Oculus2: Inside the Controller...
Controller overview
This time, I decided to dig into Oculus’s controller to see what interesting I could find there. I’m taking a closer look at the Oculus Quest 2 controller. I’ve always been curious about what makes this piece of tech tick, and now, I’m finally digging in to see what’s inside.
Without top cover
Test Pins
The first intriguing discovery can be found inside the battery compartment, concealed beneath the label: 
That is very interesting. I’m now starting to take apart the controller to examine these pins. Fortunately, identifying the pins wasn’t difficult as they are clearly labeled: 
(yeah, in this photo, I already soldered wires to connect an external power source instead of a battery)

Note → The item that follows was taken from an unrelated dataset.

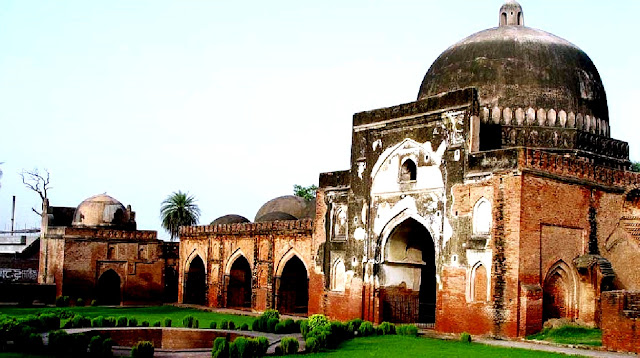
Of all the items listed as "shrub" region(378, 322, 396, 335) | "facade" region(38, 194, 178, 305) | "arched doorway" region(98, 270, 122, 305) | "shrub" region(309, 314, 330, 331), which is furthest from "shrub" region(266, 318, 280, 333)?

A quick examination revealed that the SWD lines are not connected to SoC pins. This leads to another finding: the SWD lines (SWDCLK and SWDIO) are physically disconnected but can be reconnected by soldering 0R resistors R2 and R1. 
| Name | Pin |
|---|---|
| R2 | SWDCLK |
| R1 | SWDIO |
Mainboard
Bottom side
I pulled out all internal to do a better examination. 
I traced down the TPs:
| Name | Pin |
|---|---|
| TP1 | nrf52 P0.12 - Rx |
| TP2 | nrf52 P0.11 - Tx |
| TP3 | nrf52 SWDIO |
| TP4 | nrf52 SWCLK |
| TP6 | nrf52 P0.04 |
| TP11 | VBAT |
| TP12 | 2.7V |
| TP13 | 3.3V |
| TP16 | GND |
J1 connector is used for connecting the battery pcb.
| Name | Pin |
|---|---|
| TP15 | J4 3rd pin |
| TP14 | ??? |
| TP17 | GND |
| TP10 | nrf52 P0.27 |
| TP20 | J5 1st pin |
J3 and J4 connectors are for LED rings. J5 is for 3D Analog Joystick
J2 is the antenna connector.
Top side
| Switch Name | Button Name |
|---|---|
| SW3 | Y |
| SW2 | X |
| SW1 | Oculus/Home |
Individual ICs
Summary
The controller is built on the nRF52832 SoC, which, while lacking a verify/secure boot feature, includes read-out protection through the APPROTECT feature. Unfortunately, APPROTECT is activated in the firmware. Fortunately, there’s a known vulnerability that allows for the use of fault injection (voltage glitching) to circumvent the APPROTECT and extract the firmware. Nordic addressed this vulnerability in revision 3 (build code Gx0), but luckily, this controller utilizes an earlier version that still contains the vulnerability.
TODO
Dump the firmware using voltage glitching.